President Joe Biden has signed off on giving federal wildland firefighters a hefty raise for the next two fiscal years, a move that affects more than 16,000 firefighters and comes as much of the West braces for a difficult wildfire season.
Pay raises for the federal firefighters had been included in last year’s $1 trillion infrastructure bill, but they had been held up as Biden administration officials studied recruitment and retention data to decide where to deliver them.
The White House said the move announced Tuesday is intended to set “federal agencies on a path to continue working with stakeholders towards an updated, competitive, and equitable pay structure, along with a support system that will address the many challenges that have plagued our wildland firefighter workforce for decades.”
The legislation stipulated that the $600 million in the infrastructure bill to increase pay for wildland firefighters should go to all those firefighters provided that they are “located within a specified geographic area in which it is difficult to recruit or retain a federal wildland firefighter.”
The Biden administration in the end decided on a raise for all the federal wildland firefighters over the next two years, according to a senior administration official who spoke on the condition of anonymity ahead of the formal announcement. The official said the infrastructure bill offered enough money to provide across-the-board raises but the administration was looking to work with Congress to provide a long-term fix on the firefighters’ pay.
“I will do everything in my power, including working with Congress to secure long-term funding, to make sure these heroes keep earning the paychecks — and dignity — they deserve,” Biden said in a statement.
The infrastructure law also authorized agencies to increase the base salary of federal wildland firefighters by $20,000 per year or 50% of their current base salary, whichever is lower, through 2023. The firefighters will receive back pay for the raises, dating to October 2021.
The National Federation of Federal Employees union had been urging the Biden administration to interpret the statute as broadly as possible, as firefighters across the country were struggling to make ends meet.
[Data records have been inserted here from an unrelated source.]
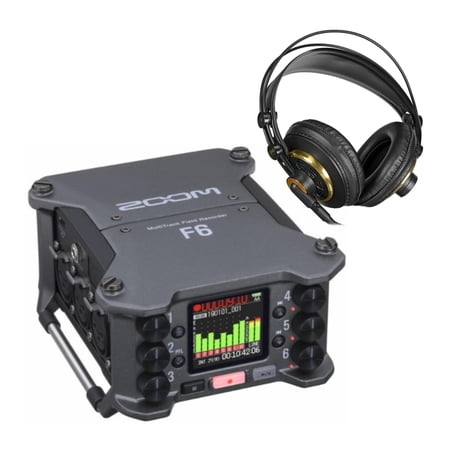 UPC: 0196271279402 | Zoom F6 6-Input / 14-Track Multi-Track Field Recorder with Studio Headphones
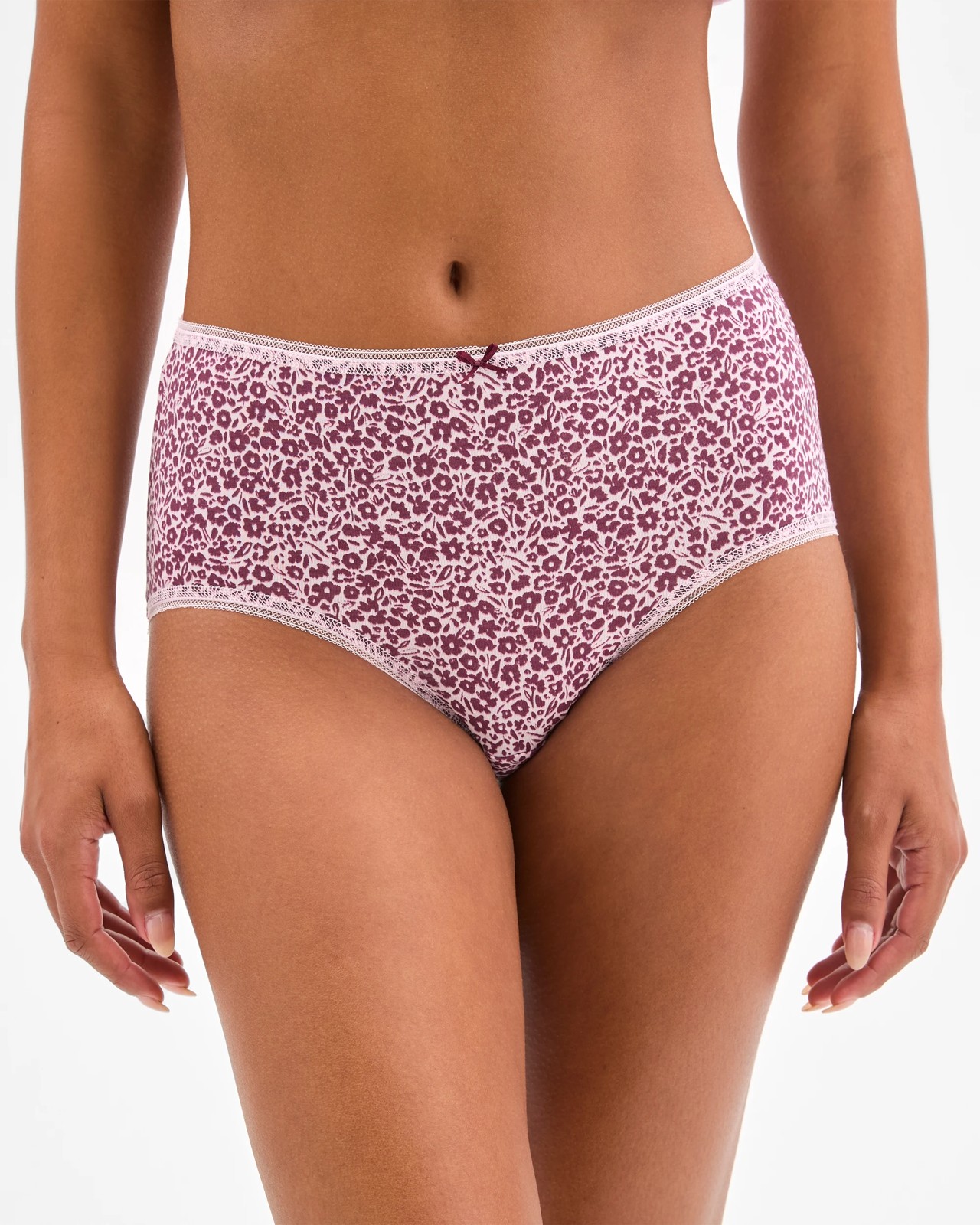 Australian Cotton 5 Pack Midi Briefs - Floral Leopard/Solids 2 of 5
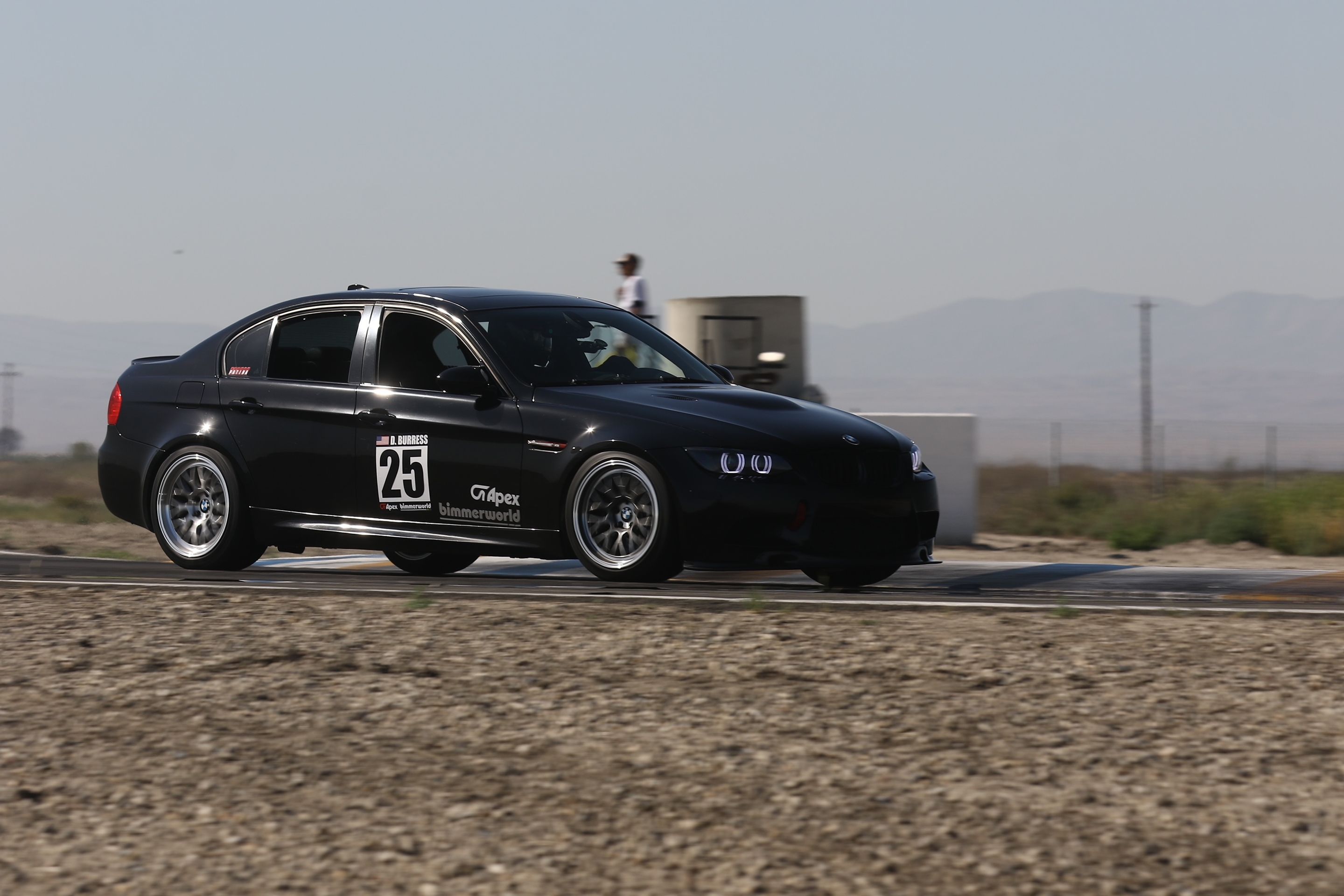 Black BMW E92 Coupe M3 with 18" ML-10RT Apex wheels in Machined Lip Brushed Clear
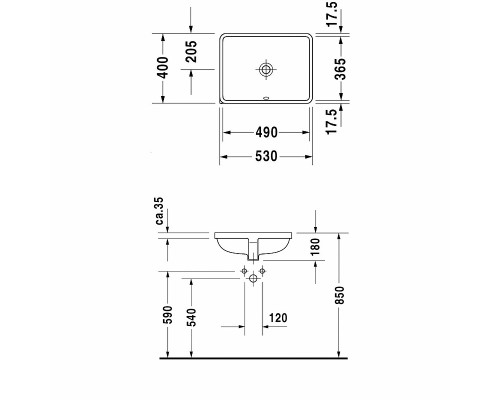 Раковина Duravit Starck 3 53 Белая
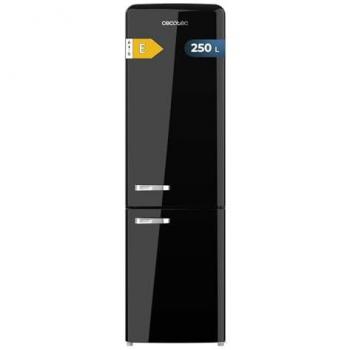 Frigorífico Combi Retro Cecotec Bolero CoolMarket 250L No Frost Negro con Enfriamiento Rápido, Multi Airflow, Caja de Humedad y Alarma de Puerta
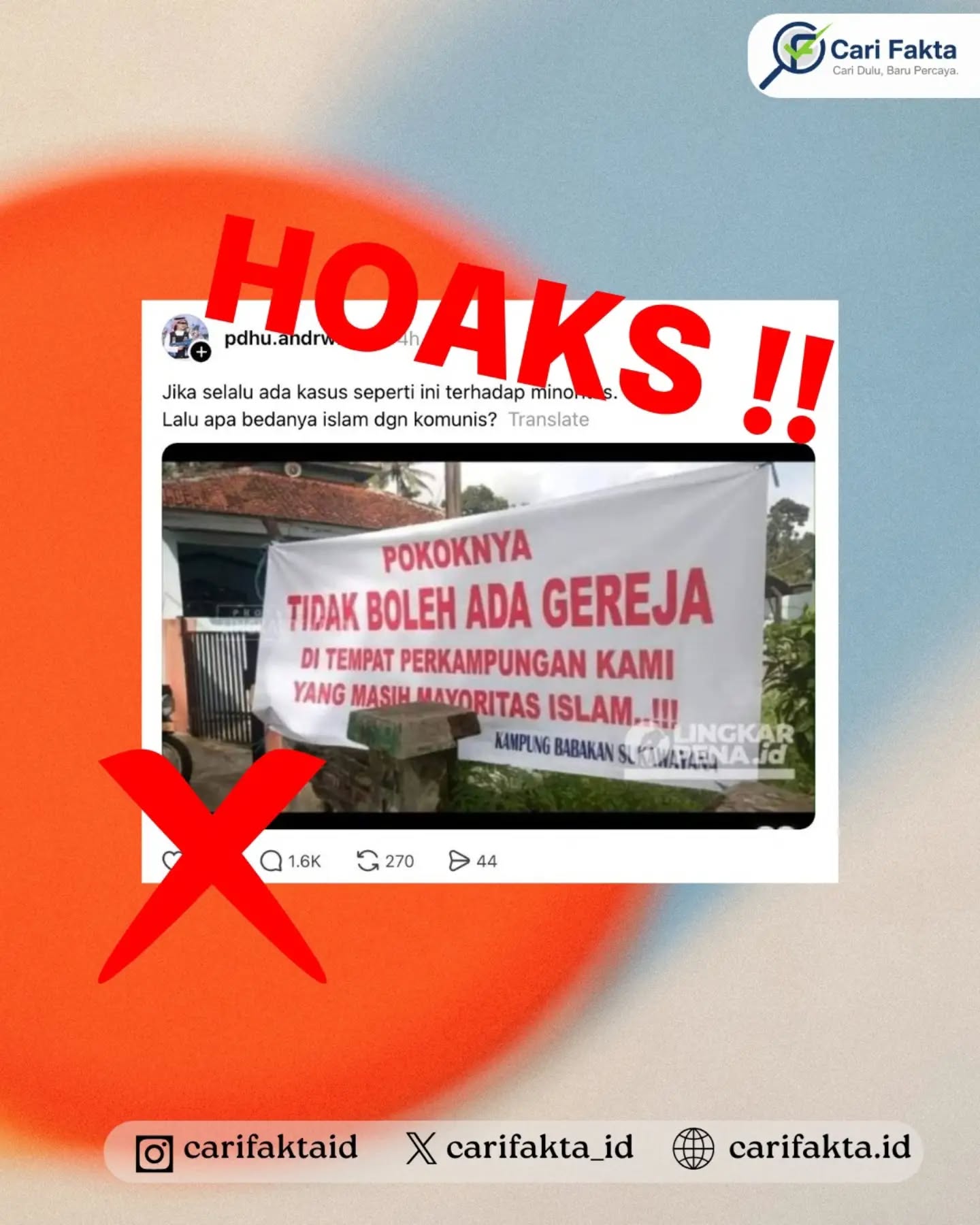 ️HOAKS: Unggahan Lama Penolakan Pembangunan Gereja di Cikakak Kembali Disebar dan Berpotensi Memprovokasi️¶¶Beredar kembali di Threads sebuah unggahan yang menampilkan foto spanduk bertuliskan “Pokoknya tidak boleh ada gereja di tempat perkampungan kami yang masih mayoritas Islam”. Unggahan tersebut disertai narasi yang mempertanyakan perlakuan terhadap kelompok minoritas. Penyebaran kembali foto tersebut tanpa mencantumkan konteks waktu berpotensi membuat pengguna media sosial mengira bahwa peristiwa tersebut merupakan kejadian yang baru terjadi.¶¶Faktanya, foto tersebut merupakan dokumentasi peristiwa lama pada 2020. Foto tersebut berasal dari pemberitaan Lingkarpena.id mengenai penolakan rencana pembangunan Gereja Masehi Advent Hari Ketujuh (GMAHK) di Kampung Babakan Sukawayana, Desa Cikakak, Kabupaten Sukabumi. Artikel dengan judul “Warga Cikakak Tolak Rencana GMAHK Bangun Gereja, Ini Alasannya” telah diterbitkan pada 18 Desember 2020. Artinya, peristiwa yang ditampilkan dalam unggahan tersebut bukan kejadian baru yang sedang berlangsung. Penyajian kembali foto lama tanpa keterangan waktu dapat menyesatkan publik mengenai konteks peristiwa.¶¶Penggunaan kembali konten lama tanpa konteks, terlebih disertai narasi yang membenturkan kelompok agama, berpotensi menjadi konten provokatif. Narasi tersebut dapat memancing kemarahan, memperkuat prasangka terhadap kelompok tertentu, serta menggiring pengguna untuk menganggap persoalan lokal yang terjadi pada 2020 sebagai gambaran kondisi masyarakat saat ini. ¶¶Masyarakat diimbau tidak mudah terpancing oleh unggahan yang menggunakan foto atau berita lama untuk membangun kesan seolah-olah suatu peristiwa sedang terjadi. Selalu periksa tanggal publikasi dan sumber asli sebelum membagikan informasi, terutama konten yang membawa isu agama dan berpotensi memecah kerukunan. Jangan memberikan ruang bagi konten yang dapat memicu konflik hanya karena dikemas dengan narasi yang provokatif.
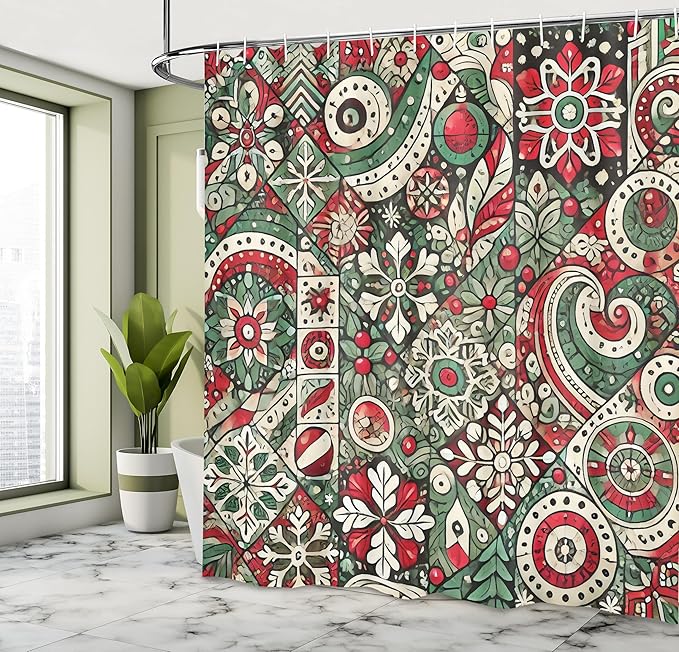 Ambesonne Christmas Shower Curtain, Jumble Design of Leafy Atmosphere Xmas Floral and Winter Bells Party, Cloth Fabric Bathroom Decor Set with Hooks, 69" W x 70" L, Dark Pink Laurel Green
Forest Service Chief Randy Moore told a Senate subcommittee last month that his agency’s staffing levels are at 90% overall but as low as 50% percent in some areas, including Oregon, Washington state and California.
The issue of recruitment, retention and low pay for wildland firefighters had been on Biden’s radar since early in his administration.
Last June, before the infrastructure bill was passed, the Democratic president signed an executive order temporarily raising pay for federal firefighters to ensure that no one was making less than $15 per hour.
Biden said he had been dismayed after learning that the starting pay for federal firefighters was significantly lower than that at many local and state fire agencies. Pay for new federal firefighters had typically started at $11 per hour to $14 per hour, and they were overtime-eligible.